# Childrens room tank



## chenowethpm (Jan 8, 2014)

Just finished the stand for a tank in my childrens room. Gettin ready to switch out the 10 in there room for this 20gallon. Anyways here's a pic of the childrens themed stand I built with scrap 2x4s and plywood.


----------



## aireal (Feb 9, 2014)

That's pretty awesome. Bet they love it.


----------



## coralbandit (Jul 29, 2012)

Yea!That's too cool! Love when people build stands,they're always the best.I've built almost all of mine.What are they getting for fish?


----------



## chenowethpm (Jan 8, 2014)

Thanks everyone, it was a fun build. Im transferring 6 tiger barbs and two ottos from a 10g in their room to this tank. There's going to be a lot of "fun" decor in this tank. Like a tiny ceramic kiln I made with bubbles that come out if the chimney. I'll post a pic of this thing cause it's kinda hard to explain.


----------



## chenowethpm (Jan 8, 2014)

Update- Got the tanks swapped out and running in the childrens room. Worked pretty smoothly. Pretty sure no mini cycle.

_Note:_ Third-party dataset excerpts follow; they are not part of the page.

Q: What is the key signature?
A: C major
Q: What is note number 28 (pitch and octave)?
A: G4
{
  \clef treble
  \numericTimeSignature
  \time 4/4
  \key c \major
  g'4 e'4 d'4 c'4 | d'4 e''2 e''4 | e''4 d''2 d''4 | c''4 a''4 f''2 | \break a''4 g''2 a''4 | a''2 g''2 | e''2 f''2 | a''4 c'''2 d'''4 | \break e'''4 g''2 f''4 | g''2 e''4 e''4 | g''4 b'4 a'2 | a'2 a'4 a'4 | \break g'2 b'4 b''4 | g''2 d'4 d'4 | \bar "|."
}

Although I'm not satisfied with the scape yet. The kids love it and the addition of 3 Tiger Barbs to bring the total to 9 makes the tank so much more lively. They seem to enjoy their extra space. The picture is not that great due to lighting in the kids room but here it is.


----------



## chenowethpm (Jan 8, 2014)

Pretty much finished setting up the tank now. All fake plants except got the java moss bush. Ceramic "bubble chimney" hand made by me, high fired to be inert. Fake wood and mixed black and white sand. The 9 tiger barbs are fun to watch and one if my children absolutely love it.


----------